Man. It felt like just yesterday; I heard my first Hip-Hop/Rap record, and it shifted my musical taste and eventual side wishes in high school, like becoming a rapper. It was an impression unlike no other, and it took me through crazy musical journeys in life. I’ve gone to underground shows, and I’ve gone to see festivals and personal headlining shows of those with top-tier talent from my generation–I’m talking the 2 Chainzs and Mac Millers, contrasting the Pells of the world. But as I reflect throughout the years, time passes, and come August 11th, 2023, the genre turns 50, which will offer many a chance to reflect on how the culture shifted the direction you took with music, whether choosing which rappers to see in concert or becoming an artist/journalist yourself. Leading to that 50 mark, Nas’ Brand/Label, Mass Appeal, will be releasing 10 EPs representative of Hip-Hop’s evolution, and I, for one, am excited for all 10 of them.
These EPs will contain production from a sole producer–each producer has been a part of cultural shifts in growth and style.

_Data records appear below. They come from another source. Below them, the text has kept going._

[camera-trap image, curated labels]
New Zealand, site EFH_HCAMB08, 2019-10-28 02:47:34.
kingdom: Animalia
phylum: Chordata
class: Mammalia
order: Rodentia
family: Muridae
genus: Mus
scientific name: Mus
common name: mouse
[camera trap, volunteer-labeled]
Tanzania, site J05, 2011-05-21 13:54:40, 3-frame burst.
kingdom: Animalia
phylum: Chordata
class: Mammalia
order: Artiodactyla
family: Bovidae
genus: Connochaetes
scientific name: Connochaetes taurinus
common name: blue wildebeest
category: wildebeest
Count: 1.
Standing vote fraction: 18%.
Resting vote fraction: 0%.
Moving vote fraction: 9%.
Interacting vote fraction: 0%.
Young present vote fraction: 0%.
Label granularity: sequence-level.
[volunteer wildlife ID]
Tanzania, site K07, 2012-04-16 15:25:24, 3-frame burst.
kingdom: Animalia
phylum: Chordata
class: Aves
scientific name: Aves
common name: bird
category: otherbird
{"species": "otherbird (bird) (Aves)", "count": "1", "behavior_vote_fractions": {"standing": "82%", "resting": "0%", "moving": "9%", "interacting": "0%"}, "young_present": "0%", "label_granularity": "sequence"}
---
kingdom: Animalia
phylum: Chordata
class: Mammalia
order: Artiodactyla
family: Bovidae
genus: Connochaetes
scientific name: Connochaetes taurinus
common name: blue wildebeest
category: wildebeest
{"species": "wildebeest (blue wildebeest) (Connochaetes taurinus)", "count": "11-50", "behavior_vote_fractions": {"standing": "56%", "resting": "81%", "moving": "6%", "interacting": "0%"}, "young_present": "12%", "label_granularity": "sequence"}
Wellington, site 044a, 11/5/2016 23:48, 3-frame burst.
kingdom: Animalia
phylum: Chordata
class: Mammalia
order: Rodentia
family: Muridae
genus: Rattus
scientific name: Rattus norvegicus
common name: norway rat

Swizz Beatz will cover modern east coast hip-hop(1999 – Present); Mustard will cover the west with his revitalization of past west coast funk flare, but Mass Appeal is looking at the bigger picture–they are bringing producers that are more than just a coast. Hit-Boy is working with straight lyricists, and Take a Daytrip is working with Alternative Hip-Hop. It won’t be a core history lesson as the latter probably won’t create alternative sounds that made artists like Deltron 3030 and Jurassic 5 unique, mainly due to the looseness of the term Alternative (I mean shit, A Tribe Called Quest are Alternative). However, what they bring will stay true to a concept DJ Premier masters on the first of these EPs.
For Hip-Hop 50, Vol. 1, DJ Premier takes the realms and rewinds time to the turn of the 90s. Hip-Hop had DJ Scratches to Jazz and Soul Influenced production, eventually shifting from playful percussion to gritty snares, drum machines, and piano keys–it paved the way for the mid-tempo Boom-Bap to transition into grittier street raps and break-beats. DJ Premier was at the front of it, producing the boom-bap-jazz hip-hop with Gang Starr and smoothly assimilating toward the bleaker side with production for Jeru The Damaja. Each era has its producer everyone wants to work with, and Premo was that guy for the 90s; he still is, holding his legacy strong. We get reminded of this throughout Hip-Hop 50, Vol. 1–with the classic, crisp Premo vinyl scratch and a range of productions that fit the mold of the sonic themes on the EP–some wonderful verses and contrasts between artists that boost its effectiveness. Honestly, I couldn’t put it down.
It begins with this portrait of 1990; abstract horns blare with harmonic vibrancy as the drums flow in a rhythmically parallel 1-2-3 punch, and the scratches begin as Joey BADA$$ starts to flex, continuing a solid streak of great verses in July. It continues to progress with an influx of confidence radiating through different perspectives. We get that shifty-grit of the late 90s with “Remy Rap,” where Remy Ma comes hard–her bars left me speechless; Rapsody contrasts that with the cadence in her boom-bap-influenced flow, leaving you the need to keep going and never stopping. It’s a 14-minute trek that offers a platter with old and new artists taking DJ Premier beats and bringing them to life to give us Hip-Hop bangers to blare over the stereo. I know I’ll be bumping all these tracks, specifically “The Root of All,” the Slick Rick track featuring Lil Wayne. And I hope you do as well, especially with more on the way.